Definitely not good for the skis. At a minimum, takes the wax off the skis. More likely will scratch up/rough-up the skis. Better to avoid doing it. Use wheels. I have both a sled with skis and a cart with wheels. I use the cart to get the shanty to the ice then put it back in the car and retrieve it to get the shanty back from the ice to the car when there is no snow. Another has added removable wheels to his sled. See posts #33 and on here: Smitty Sled.. Usually there’s no snow on the ice if none from the lot to the ice so no need for the sled on the ice. But if so, use the wheels to get both the shanty and sled to the lake.


----------



## Outasync (Mar 5, 2016)

Nice meeting you today Doug. Hope you had better luck than I had!


----------



## CFIden (Oct 9, 2014)

Nice looking sled Cueman. Now you got me thinking about one.


----------



## cueman (May 28, 2019)

Outasync said:


> Nice meeting you today Doug. Hope you had better luck than I had!


Yeah Dave, you too. No fish for me, but it was nice to get out.


----------



## cueman (May 28, 2019)

CFIden said:


> Nice looking sled Cueman. Now you got me thinking about one.

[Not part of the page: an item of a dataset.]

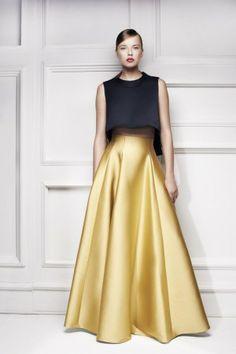Floral Skirt Outfits, Denim Skirt Outfits, Couture Fashion, Hijab Fashion, Fashion Dresses, Gala Dresses, Evening Dresses, Look Formal, Pinterest Fashion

Thanks, it works good, but now nixmkt, has me thinking about a removable wheel mod. Lol


----------



## nixmkt (Mar 4, 2008)

cueman said:


> Thanks, it works good, but now nixmkt, has me thinking about a removable wheel mod. Lol



No matter how much equipment/stuff you have, you are NEVER done! You're welcome.


----------



## John Boat (Sep 23, 2014)

cueman said:


> Thanks, it works good, but now nixmkt, has me thinking about a removable wheel mod. Lol


Assuming that you built it to come apart, put it in jet sled down tothe ice then assemble. Will save all that extra walking


----------



## cueman (May 28, 2019)

Smitty update: added wheels from my kayak cart, grab the front and push it like a wheelbarrow, then bungee the wheels to the sides, put 80lbs in it, works good in the garage, we'll see how it works in the real world.


----------



## Outasync (Mar 5, 2016)

I've seen pictures of smitty sleds that function more like a shopping cart than a drag behind.


----------